Bufalin targets the SRC-3/c-Myc pathway in chemoresistant cells to regulate metastasis induced by chemoresistance in colorectal cancer

Abstract

Abstract Metastasis and chemoresistance are often major challenges in advanced-stage colorectal cancer. Recent studies have found extensive crosstalk between them. Previous studies have shown that bufalin has a therapeutic effect on both metastasis and drug resistance, but how bufalin affects chemoresistance-mediated metastasis remains unclear.
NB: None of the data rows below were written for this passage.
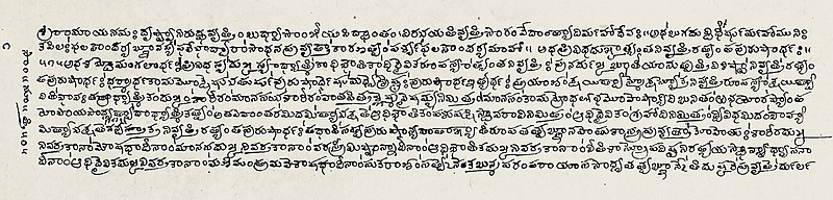 Samkhya Sutra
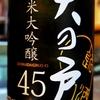 天の戸 純米大吟醸45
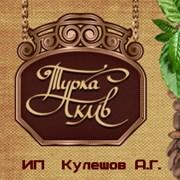 Логотип компании ТуркаКМВ (Пятигорск)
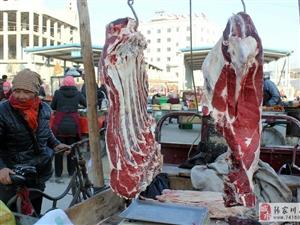 在张家川新市场割一斤牛肉回家炖着吃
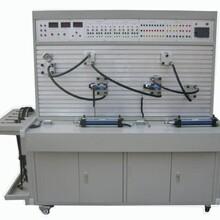 北京紫光基业ZGHY-20A液压与气压传动PLC综合实训装置、液压实训台、气压传动实训台图片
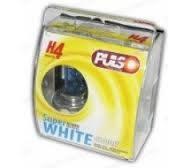 Лампа PULSO H4/P43T 24v75/70w super white/plastic box (шт.)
In our study, we found that bufalin inhibited resistance-induced epithelial-mesenchymal transition (EMT) and angiogenesis, which in turn inhibited the resulting metastasis. In addition, we demonstrated that targeting of the SRC-3 protein by bufalin reduced the expression level of c-Myc and inhibited the prometastatic effect mediated by chemoresistance. Overexpression of SRC-3 or c-Myc reversed the inhibitory effect of bufalin on chemotherapeutic resistance, promoting metastasis. More interestingly, we also found that the clinical drug cinobufacini and its main active monomer bufalin reduced liver metastasis of colorectal cancer caused by chemoresistance in vivo. In conclusion, bufalin can target the SRC-3/c-Myc signaling pathway to affect the prometastatic effect of chemoresistant cells, suggesting that bufalin may be used as a new adjuvant antimetastatic therapy for colorectal cancer.